If your dentist gives you the news that you need a root canal, it’s likely that you might cringe. However, sometimes a root canal is the absolute best way to save your tooth. Finding out more details about the procedure, its purpose, and what you can expect may make you feel better about following your dentist’s advice.
The goal of a root canal is to repair a tooth that is acutely decayed or infected. The nerve and pulp of your tooth are taken out so the inside of your tooth can be cleaned. Often, a root canal is your only choice for a tooth that is in such poor condition. Without treatment, infection is likely and an abscess can develop. This painful complication occurs when the infection spreads deep into your tooth beyond the ends of the roots.

▶ _Listed entries_:
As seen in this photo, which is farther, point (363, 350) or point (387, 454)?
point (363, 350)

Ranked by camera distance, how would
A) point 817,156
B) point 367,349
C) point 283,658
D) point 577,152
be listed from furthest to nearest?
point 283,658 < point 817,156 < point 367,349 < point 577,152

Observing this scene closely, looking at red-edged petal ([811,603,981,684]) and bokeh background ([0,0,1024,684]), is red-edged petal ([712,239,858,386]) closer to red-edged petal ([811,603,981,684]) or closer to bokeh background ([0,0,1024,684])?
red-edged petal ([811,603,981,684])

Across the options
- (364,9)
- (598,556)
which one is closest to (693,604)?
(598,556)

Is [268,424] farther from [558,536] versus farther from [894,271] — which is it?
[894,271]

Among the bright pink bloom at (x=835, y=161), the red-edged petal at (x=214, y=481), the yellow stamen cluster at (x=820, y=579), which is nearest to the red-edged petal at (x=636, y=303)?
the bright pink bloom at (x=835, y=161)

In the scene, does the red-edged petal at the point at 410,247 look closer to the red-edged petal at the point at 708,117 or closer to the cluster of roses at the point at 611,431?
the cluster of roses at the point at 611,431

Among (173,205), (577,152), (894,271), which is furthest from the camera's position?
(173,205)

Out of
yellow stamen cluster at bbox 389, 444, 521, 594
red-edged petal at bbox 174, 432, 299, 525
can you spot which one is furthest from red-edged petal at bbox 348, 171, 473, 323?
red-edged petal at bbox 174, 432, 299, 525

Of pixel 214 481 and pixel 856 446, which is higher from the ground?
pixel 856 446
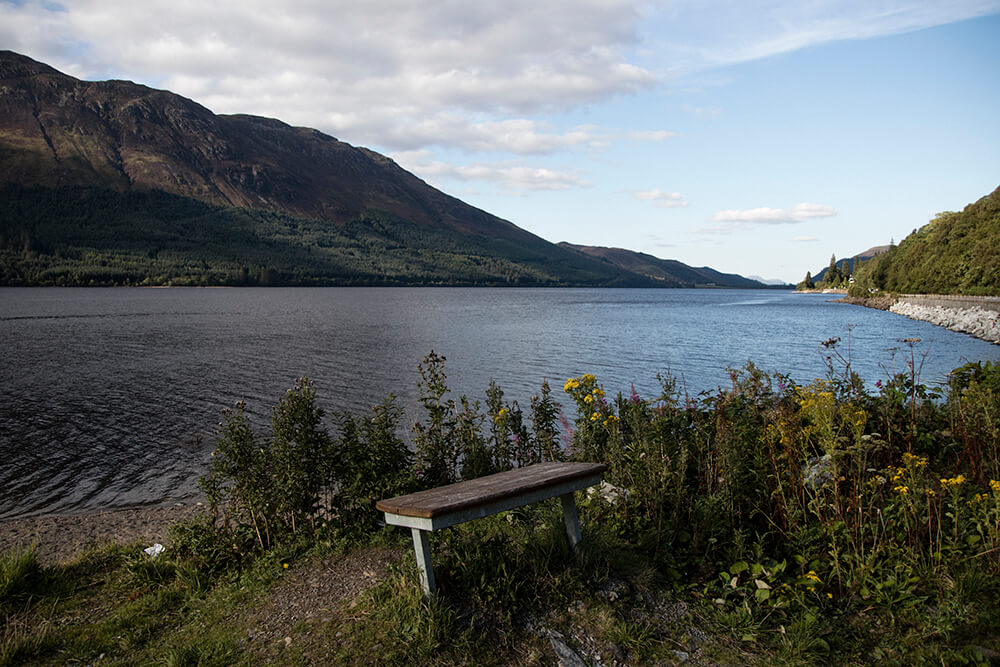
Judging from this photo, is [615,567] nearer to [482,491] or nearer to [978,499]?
[482,491]

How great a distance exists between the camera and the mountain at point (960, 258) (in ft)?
189

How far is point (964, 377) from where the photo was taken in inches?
338

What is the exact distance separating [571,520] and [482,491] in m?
1.06

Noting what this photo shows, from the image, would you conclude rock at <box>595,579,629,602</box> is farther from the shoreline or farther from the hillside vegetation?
the shoreline

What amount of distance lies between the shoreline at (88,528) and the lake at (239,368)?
2.64 feet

▶ _Assigned task_: Could you continue the passage on root canal treatment, picking up right after its last sentence?

▶ _Response box_:
The process of getting a root canal takes several dental office visits. It is sometimes performed at your regular dentist, or you may see a specialist called an endodontist. First, an X-ray will help the doctor determine the exact requirements of your case. Anesthesia or topical numbing may be used, depending on your procedure. Often patients choose anesthesia to be more at ease during the root canal. The doctor will then drill an access hole into your tooth, and begin the thorough process of cleaning out the tooth. The pulp, bacteria, nerve tissue, and any other debris will be removed. After cleaning is complete, the tooth will be sealed and a temporary filling placed to keep the area clean until the next appointment. At that time, the interior of your tooth will be filled and sealed, and a final filling will be placed on top. The last step may include a restoration like a crown to restore complete function and protect the tooth from further damage.
Although you’ve probably heard root canals are very painful, many patients say it’s no worse than having a cavity filled. Your tooth may be sensitive for a few days, which ibuprofen should control. You should be able to return to your regular activities the day after your procedure.